Among them was Lt. Cmdr. Steve Mauro, who said he and fellow Jacksonville Naval Air Station employees frequent the nearby burrito joint for its good grub and twice-weekly military discounts.
“When making a decision on where to eat lunch, it’s nice to go where people recognize you,” Mauro said after finishing off a red sauce-soaked burrito.
Tijuana Flats, which opened about two years ago at 5907 Roosevelt Blvd., caters mainly to military.
“By far, the military keeps us going. And it feels great to give back to them,” said Scott Benson, assistant manager of Tijuana Flats in the South Ortega Village shopping center.
Benson and other Ortega-area business owners eagerly await the Navy’s expansion plans expected to bring thousands more troops and up to 450 military housing units within a year, off base, across the street from South Ortega Village.
Meanwhile, another boost may come from an $829,000 Venetia Town Center project slated to begin in February, according to Kenny Logsdon, senior city planner. The beautification project includes new street lights and sidewalks. It also involves redesigning the fork on Roosevelt Boulevard at Ortega Boulevard to slow traffic that sometimes barrels down that residential street.
Clint Murphy, a broker, developer and president of Murphy Land and Retail Services Inc., is thrilled about the developments to come in Ortega. Two years ago, Murphy built the South Ortega Village, a 9,600-square-foot shopping center north of Jacksonville NAS.
“Ortega is one of Jacksonville’s most stable areas. It’s got a strong residential element and more than 30,000 federal jobs that aren’t going away.
That work force has to eat, rent homes,” said Murphy, adding that Ortega has one of the lowest unemployment rates in the Jacksonville area.
When construction of the Super Target began to the south, Murphy decided to buy 1.5 acres on Roosevelt, formerly home to a manufactured home sales office. He’s filled it with tenants with two bays left.
Willard’s Barbecue Junction and Tuptim Thai Cuisine are slated to open by Nov. 1. Both of those owners said they are totally optimistic.
At Tijuana Flats, army boots hang from the ceiling, and camouflage uniforms and medals adorn the walls. There are thank-you letters from troops overseas to restaurant owners for their hot sauce care packages.
Kayti Ostromecki, marketing coordinator for Jacksonville’s five Tijuana
Flats’ locations jumped from table to table shooting photographs of military visitors to frame and hang on the walls. She said the restaurant also caters events on base and throws welcome parties to new troops coming in.
“We want them to be pumped up to come here,” Ostromecki said. “We visit the base often to give out coupons, free chips and salsa.
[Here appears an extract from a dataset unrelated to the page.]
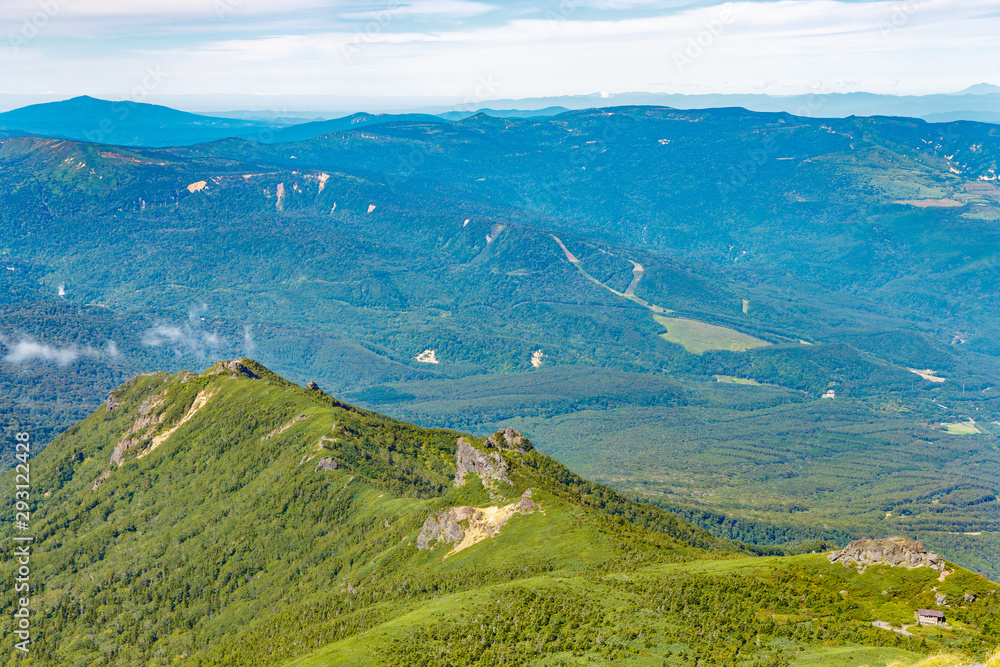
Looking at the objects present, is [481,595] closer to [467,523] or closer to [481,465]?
[467,523]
We go out of our way to visit them. We want them to feel welcomed, comfortable and appreciated. We’re trying to make this their home away from home.”
One uniformed lunchgoer, Navy reservist Peiny Allerton, called it a business ploy.
“I’ve seen a lot of places with the military motif,” she said. “Maybe if the owner was a veteran, this would be more sincere.”
However, most others interviewed said Tijuana Flats is appreciated on base.
“It’s really nice, convenient,” said Chief Petty Officer Craig Wallace, who eats at least twice a week at Tijuana Flats. “I love it here.”